The naming convention – maritime regions and first time the names are to be used for Royal Australian Navy ships – continued as the Chief of Navy announced the next five vessels.
OPV 2, upon commissioning into the Royal Australian Navy, will be known as HMAS Eyre, which will occur in 2023.
Following their respective commissioning, OPV 3 will be HMAS Pilbara, OPV 4 will be HMAS Gippsland, OPV 5 will be HMAS Illawarra, and OPV 6 will be HMAS Carpentaria.
“These names encapsulate the importance of these littoral regions around Australia and mark their significance to the nation’s security and prosperity,” Vice Admiral Noonan said.

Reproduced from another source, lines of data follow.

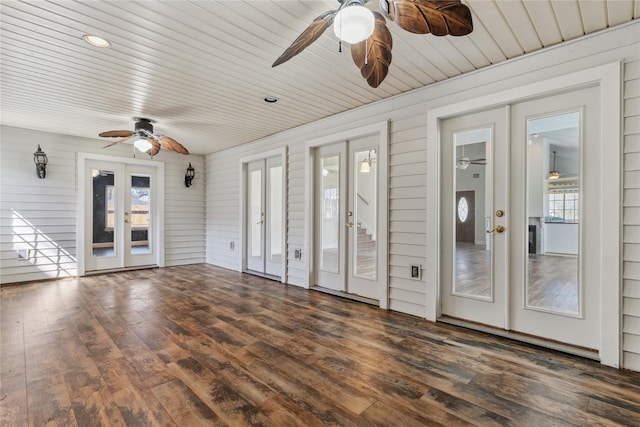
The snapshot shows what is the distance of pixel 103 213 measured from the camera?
5824 mm

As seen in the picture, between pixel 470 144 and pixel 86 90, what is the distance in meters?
4.22

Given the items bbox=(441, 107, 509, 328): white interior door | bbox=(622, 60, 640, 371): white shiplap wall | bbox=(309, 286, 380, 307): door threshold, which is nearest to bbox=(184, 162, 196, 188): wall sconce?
bbox=(309, 286, 380, 307): door threshold

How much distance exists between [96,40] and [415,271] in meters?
3.63

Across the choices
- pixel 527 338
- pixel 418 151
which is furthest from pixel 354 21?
pixel 527 338

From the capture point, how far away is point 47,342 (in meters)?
2.71

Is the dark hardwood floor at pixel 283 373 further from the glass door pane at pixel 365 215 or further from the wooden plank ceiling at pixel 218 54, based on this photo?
the wooden plank ceiling at pixel 218 54

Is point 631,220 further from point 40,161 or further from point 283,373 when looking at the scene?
point 40,161

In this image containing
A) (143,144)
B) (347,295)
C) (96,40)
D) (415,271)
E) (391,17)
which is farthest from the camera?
(143,144)

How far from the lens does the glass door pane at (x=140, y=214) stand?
6.19 meters

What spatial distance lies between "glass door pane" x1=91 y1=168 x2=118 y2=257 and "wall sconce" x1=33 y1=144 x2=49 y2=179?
0.71 meters

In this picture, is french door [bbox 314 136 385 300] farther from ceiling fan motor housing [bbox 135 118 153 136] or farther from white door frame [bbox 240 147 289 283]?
ceiling fan motor housing [bbox 135 118 153 136]

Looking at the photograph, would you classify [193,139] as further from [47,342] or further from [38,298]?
[47,342]

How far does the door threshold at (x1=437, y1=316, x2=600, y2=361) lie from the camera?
2.39 m

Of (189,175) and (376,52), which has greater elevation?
(376,52)
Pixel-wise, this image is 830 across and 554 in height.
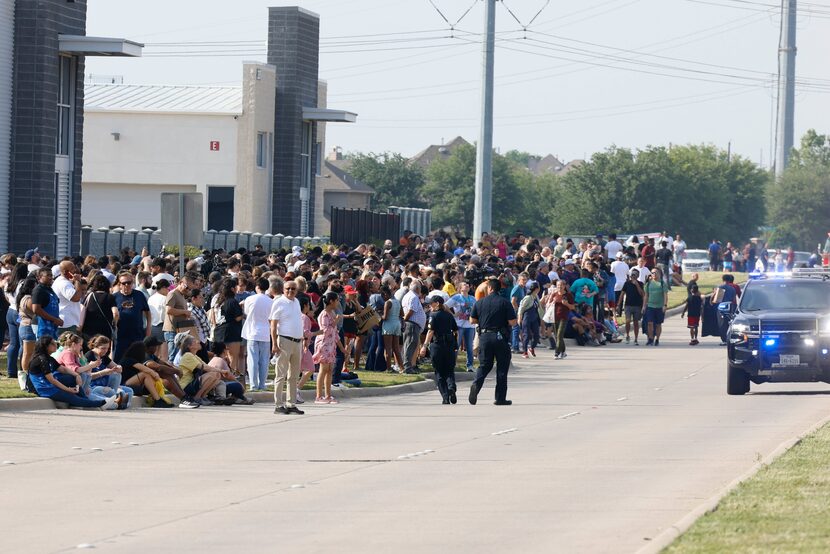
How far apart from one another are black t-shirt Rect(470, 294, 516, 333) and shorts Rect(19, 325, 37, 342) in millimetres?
6133

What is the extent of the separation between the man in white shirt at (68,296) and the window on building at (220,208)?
35.9 m

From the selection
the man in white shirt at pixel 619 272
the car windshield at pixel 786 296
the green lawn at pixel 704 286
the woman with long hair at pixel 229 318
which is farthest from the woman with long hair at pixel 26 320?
the green lawn at pixel 704 286

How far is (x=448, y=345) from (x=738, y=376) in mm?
4805

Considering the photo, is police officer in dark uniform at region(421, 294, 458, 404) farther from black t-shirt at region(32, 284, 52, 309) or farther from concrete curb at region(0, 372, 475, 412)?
black t-shirt at region(32, 284, 52, 309)

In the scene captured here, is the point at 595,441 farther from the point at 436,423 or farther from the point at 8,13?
the point at 8,13

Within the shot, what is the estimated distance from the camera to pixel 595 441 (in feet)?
58.3

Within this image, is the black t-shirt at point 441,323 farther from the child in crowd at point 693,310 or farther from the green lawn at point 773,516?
the child in crowd at point 693,310

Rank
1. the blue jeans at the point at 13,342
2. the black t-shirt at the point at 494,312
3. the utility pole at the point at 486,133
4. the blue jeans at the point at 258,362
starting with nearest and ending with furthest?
the black t-shirt at the point at 494,312
the blue jeans at the point at 13,342
the blue jeans at the point at 258,362
the utility pole at the point at 486,133

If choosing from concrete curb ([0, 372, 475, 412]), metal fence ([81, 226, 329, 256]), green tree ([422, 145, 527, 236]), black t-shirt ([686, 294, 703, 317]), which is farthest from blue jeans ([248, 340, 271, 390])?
green tree ([422, 145, 527, 236])

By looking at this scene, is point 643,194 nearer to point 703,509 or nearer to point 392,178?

“Furthermore, the naming of each vessel is the beginning of a longstanding bond between the named region, communities and centres and that of the Royal Australian Navy, our people and the men and women who will ultimately serve in each of these ships.
“In spite of the circumstances we find ourselves in today, we are still sending our Navy people to sea, we are still building ships and we are still meeting the requirements of government to defend Australia and our national interests.”
Vice Admiral Noonan concluded by emphasising the crucial role played by industry and thanked all those involved for their support of Navy to keep meeting these obligations.
The OPV project that will see the construction of two ships at Osborne Naval Shipyard in South Australia and 10 at Civmec’s facility in Henderson Western Australia, is part of a national continuous shipbuilding program.
OPV 1, upon commissioning into the Royal Australian Navy, will be known as HMAS Arafura and thus the class will be referred to as the Arafura class.
Significantly, it will be the first RAN ship to ever carry this name. It also represents a significant coastal land and sea region of northern Australia.
OPV 2, upon commissioning into the Royal Australian Navy, will be known as HMAS Eyre.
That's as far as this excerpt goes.